§ **Opdracht**
Typ het gedeelte van de gegevens letterlijk over dat begint bij de regel met "How far is point 85,97" en doorloopt tot het einde van de gegevens, beide grenzen inbegrepen. Laat de afbeeldingen in uw antwoord weg.

§ **Opgeslagen gegevens**
------------------------
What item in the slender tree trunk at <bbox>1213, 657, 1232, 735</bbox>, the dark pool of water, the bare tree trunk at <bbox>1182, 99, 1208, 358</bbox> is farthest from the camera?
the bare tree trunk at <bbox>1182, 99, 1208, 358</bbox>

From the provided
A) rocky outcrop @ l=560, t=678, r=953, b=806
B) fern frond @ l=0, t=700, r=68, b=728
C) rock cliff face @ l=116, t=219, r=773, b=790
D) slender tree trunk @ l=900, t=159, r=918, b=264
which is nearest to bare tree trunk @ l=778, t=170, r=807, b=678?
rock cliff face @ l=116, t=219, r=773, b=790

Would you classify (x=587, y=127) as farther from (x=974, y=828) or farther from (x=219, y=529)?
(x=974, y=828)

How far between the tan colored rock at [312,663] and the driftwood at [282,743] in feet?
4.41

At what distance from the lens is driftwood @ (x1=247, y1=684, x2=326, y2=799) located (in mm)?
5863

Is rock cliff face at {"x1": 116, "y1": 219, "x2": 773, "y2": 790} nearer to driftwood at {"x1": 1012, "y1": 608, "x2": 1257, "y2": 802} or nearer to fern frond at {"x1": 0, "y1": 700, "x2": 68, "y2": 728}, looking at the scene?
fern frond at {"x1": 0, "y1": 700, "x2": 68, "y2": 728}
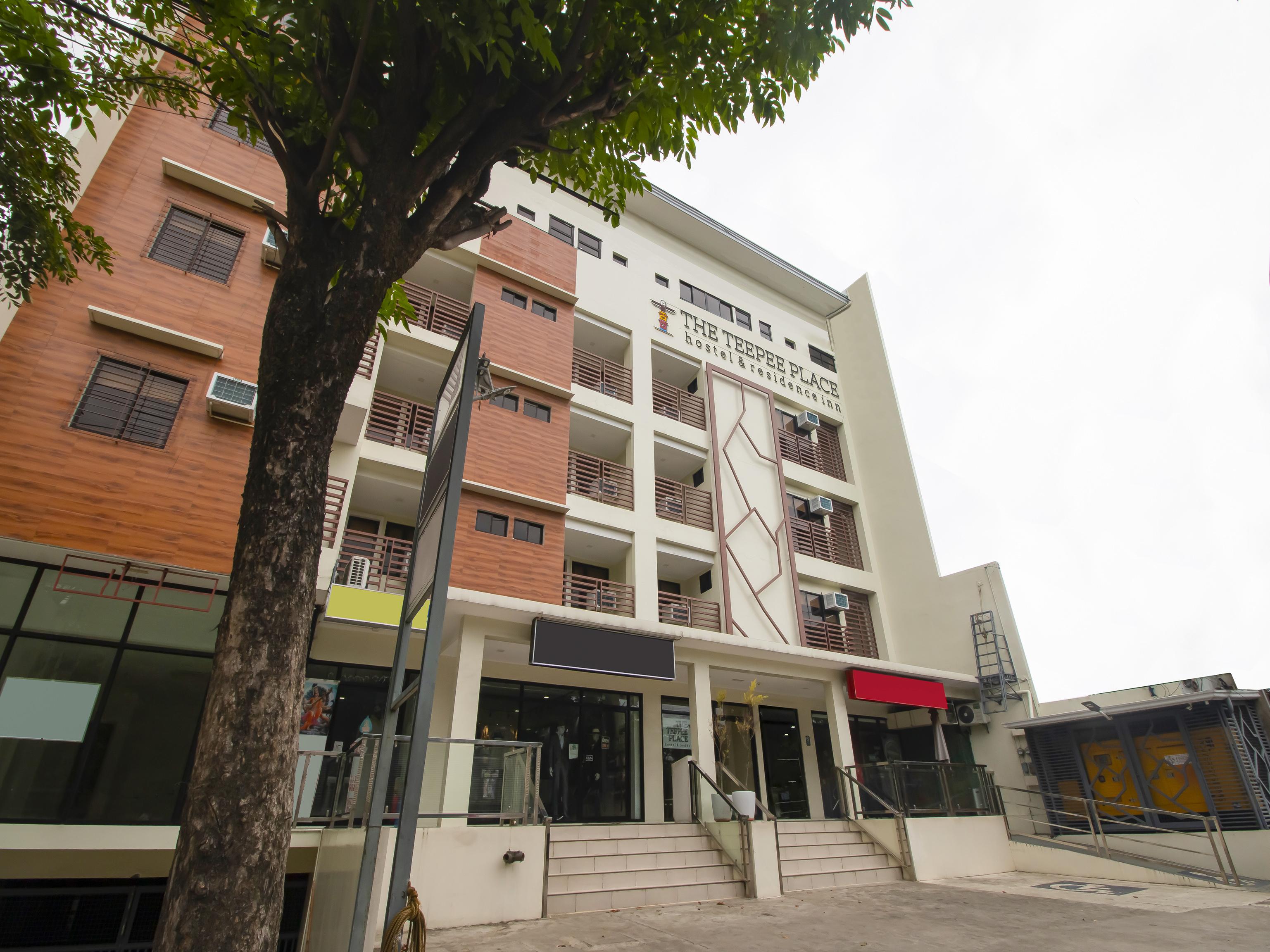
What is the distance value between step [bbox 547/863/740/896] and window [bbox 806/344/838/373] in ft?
57.9

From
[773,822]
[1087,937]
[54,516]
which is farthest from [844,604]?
[54,516]

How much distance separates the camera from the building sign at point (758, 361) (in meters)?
19.7

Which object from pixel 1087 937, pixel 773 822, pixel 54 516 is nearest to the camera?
pixel 1087 937

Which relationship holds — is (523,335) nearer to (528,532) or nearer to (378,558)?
(528,532)

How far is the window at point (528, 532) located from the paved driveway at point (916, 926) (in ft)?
22.7

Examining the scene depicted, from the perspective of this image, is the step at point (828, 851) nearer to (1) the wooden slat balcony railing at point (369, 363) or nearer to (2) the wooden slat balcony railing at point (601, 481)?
(2) the wooden slat balcony railing at point (601, 481)

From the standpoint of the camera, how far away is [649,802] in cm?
1296

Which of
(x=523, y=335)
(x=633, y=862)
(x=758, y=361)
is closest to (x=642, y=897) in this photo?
(x=633, y=862)

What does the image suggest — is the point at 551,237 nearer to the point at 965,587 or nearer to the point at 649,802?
the point at 649,802

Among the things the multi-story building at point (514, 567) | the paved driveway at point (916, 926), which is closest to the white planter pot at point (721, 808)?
the multi-story building at point (514, 567)

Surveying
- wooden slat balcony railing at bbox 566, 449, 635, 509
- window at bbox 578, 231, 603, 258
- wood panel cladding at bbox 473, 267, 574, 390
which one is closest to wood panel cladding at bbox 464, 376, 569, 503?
wood panel cladding at bbox 473, 267, 574, 390

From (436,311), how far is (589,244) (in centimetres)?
594

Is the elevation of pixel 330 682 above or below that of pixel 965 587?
below

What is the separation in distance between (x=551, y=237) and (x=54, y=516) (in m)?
12.3
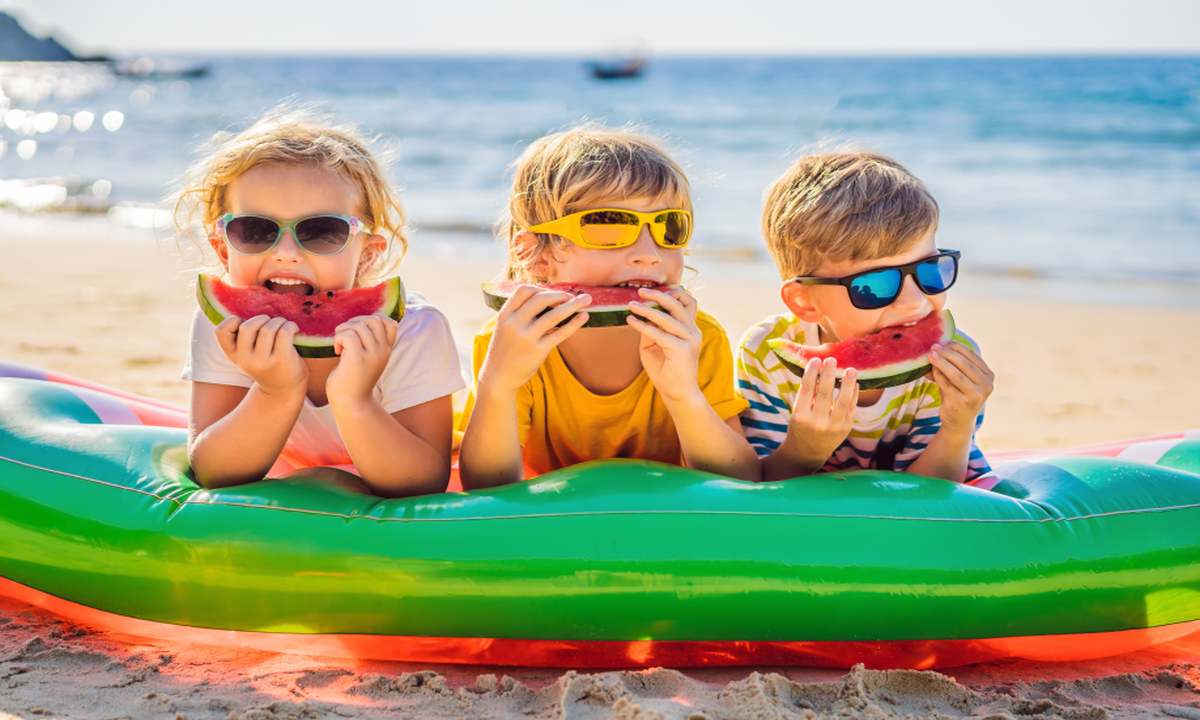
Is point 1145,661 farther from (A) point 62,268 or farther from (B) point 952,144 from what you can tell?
(B) point 952,144

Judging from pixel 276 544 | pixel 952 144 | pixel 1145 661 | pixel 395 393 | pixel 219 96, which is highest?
pixel 219 96

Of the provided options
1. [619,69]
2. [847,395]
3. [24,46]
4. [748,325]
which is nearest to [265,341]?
[847,395]

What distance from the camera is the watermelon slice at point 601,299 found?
3.68 metres

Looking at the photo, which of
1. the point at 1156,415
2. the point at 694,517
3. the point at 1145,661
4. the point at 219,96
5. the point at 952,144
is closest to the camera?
the point at 694,517

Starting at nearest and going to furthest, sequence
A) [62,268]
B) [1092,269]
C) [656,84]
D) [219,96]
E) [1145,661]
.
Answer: [1145,661] < [62,268] < [1092,269] < [219,96] < [656,84]

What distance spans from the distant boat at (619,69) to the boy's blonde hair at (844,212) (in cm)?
6944

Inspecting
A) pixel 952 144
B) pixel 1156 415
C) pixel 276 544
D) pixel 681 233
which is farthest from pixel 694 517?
pixel 952 144

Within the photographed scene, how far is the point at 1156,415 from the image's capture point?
25.4ft

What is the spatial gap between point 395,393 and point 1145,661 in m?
2.65

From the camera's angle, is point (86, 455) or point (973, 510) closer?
point (973, 510)

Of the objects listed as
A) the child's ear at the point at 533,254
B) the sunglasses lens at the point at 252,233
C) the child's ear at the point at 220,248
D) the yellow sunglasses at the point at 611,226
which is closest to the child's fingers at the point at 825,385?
the yellow sunglasses at the point at 611,226

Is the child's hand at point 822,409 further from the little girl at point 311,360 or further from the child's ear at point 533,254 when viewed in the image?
the little girl at point 311,360

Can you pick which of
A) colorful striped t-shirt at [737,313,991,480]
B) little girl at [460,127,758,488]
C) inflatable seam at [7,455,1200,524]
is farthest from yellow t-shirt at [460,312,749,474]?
inflatable seam at [7,455,1200,524]

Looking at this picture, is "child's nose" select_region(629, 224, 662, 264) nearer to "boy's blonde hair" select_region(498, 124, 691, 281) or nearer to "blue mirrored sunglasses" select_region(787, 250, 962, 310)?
"boy's blonde hair" select_region(498, 124, 691, 281)
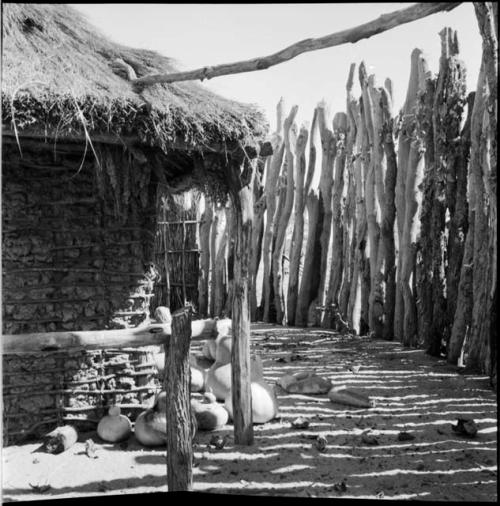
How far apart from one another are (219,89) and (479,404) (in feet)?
10.7

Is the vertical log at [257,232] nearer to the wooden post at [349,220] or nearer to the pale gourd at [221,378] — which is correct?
the wooden post at [349,220]

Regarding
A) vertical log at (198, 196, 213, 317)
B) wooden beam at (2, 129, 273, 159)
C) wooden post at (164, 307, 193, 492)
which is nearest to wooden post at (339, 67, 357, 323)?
vertical log at (198, 196, 213, 317)

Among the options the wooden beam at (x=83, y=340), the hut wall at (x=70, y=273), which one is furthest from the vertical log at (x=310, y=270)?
the wooden beam at (x=83, y=340)

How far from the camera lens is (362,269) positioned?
315 inches

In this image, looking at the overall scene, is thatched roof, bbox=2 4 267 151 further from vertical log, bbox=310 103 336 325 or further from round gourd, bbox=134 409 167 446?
vertical log, bbox=310 103 336 325

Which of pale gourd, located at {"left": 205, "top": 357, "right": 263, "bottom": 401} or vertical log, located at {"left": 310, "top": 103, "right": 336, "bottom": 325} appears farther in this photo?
vertical log, located at {"left": 310, "top": 103, "right": 336, "bottom": 325}

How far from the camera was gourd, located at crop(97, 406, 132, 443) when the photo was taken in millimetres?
4172

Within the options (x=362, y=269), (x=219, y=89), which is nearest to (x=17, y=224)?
(x=219, y=89)

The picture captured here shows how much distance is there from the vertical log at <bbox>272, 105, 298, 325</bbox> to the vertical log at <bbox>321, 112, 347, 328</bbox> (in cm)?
117

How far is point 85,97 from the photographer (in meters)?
3.56

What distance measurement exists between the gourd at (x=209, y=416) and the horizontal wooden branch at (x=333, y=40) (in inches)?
98.3

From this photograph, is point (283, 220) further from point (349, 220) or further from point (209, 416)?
point (209, 416)

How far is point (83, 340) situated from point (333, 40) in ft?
6.54

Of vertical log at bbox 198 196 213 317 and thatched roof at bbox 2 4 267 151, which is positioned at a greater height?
thatched roof at bbox 2 4 267 151
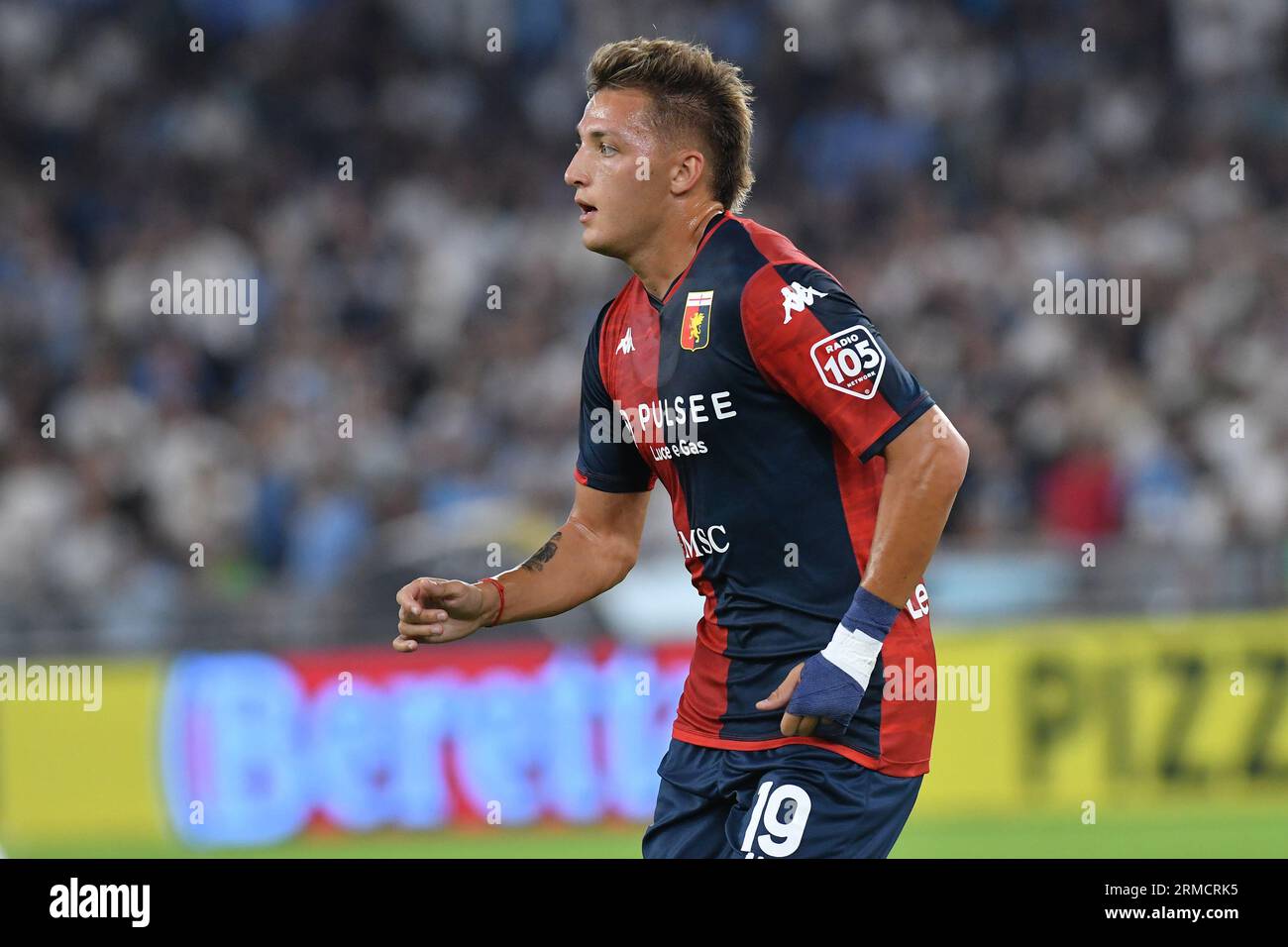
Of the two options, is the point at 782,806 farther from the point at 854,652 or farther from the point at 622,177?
the point at 622,177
------------------------
§ **Resultaat opdracht**
How far is point 85,97 from the photographer (in meters)?
3.56

What distance measurement exists between the gourd at (x=209, y=416) and the horizontal wooden branch at (x=333, y=40) (in inches)?
98.3

From this photograph, is point (283, 220) further from point (349, 220) or further from point (209, 416)?
point (209, 416)

How far is point (83, 340) situated from point (333, 40) in ft?
6.54

Of vertical log at bbox 198 196 213 317 and thatched roof at bbox 2 4 267 151, which is positioned at a greater height?
thatched roof at bbox 2 4 267 151
Of the two options, is the point at 782,806 farther from the point at 854,652 or farther from the point at 622,177?
the point at 622,177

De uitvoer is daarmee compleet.